Word for word, copy out the data below, omitting pictures.

* Provided material:
▼
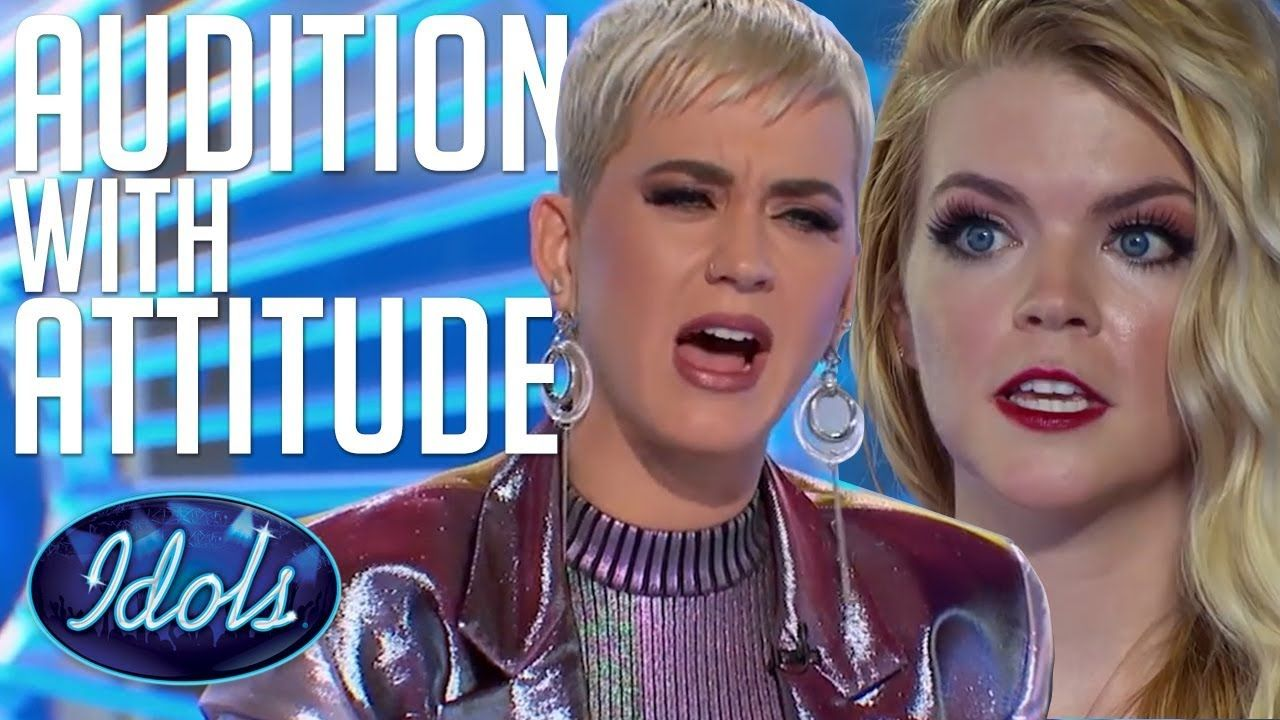Audition With Attitude Can Koby Sing Katy Perry Tells Her How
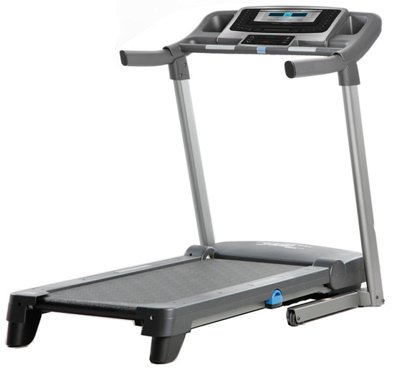 Buy the Proform 5.5 CrossTrainer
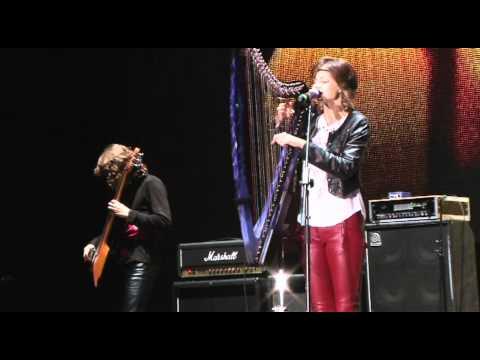 Мельница, Река, Фестиваль Folkday, 10 сентября 2011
▲
* Response to this task:
Audition With Attitude Can Koby Sing Katy Perry Tells Her How
 Buy the Proform 5.5 CrossTrainer
 Мельница, Река, Фестиваль Folkday, 10 сентября 2011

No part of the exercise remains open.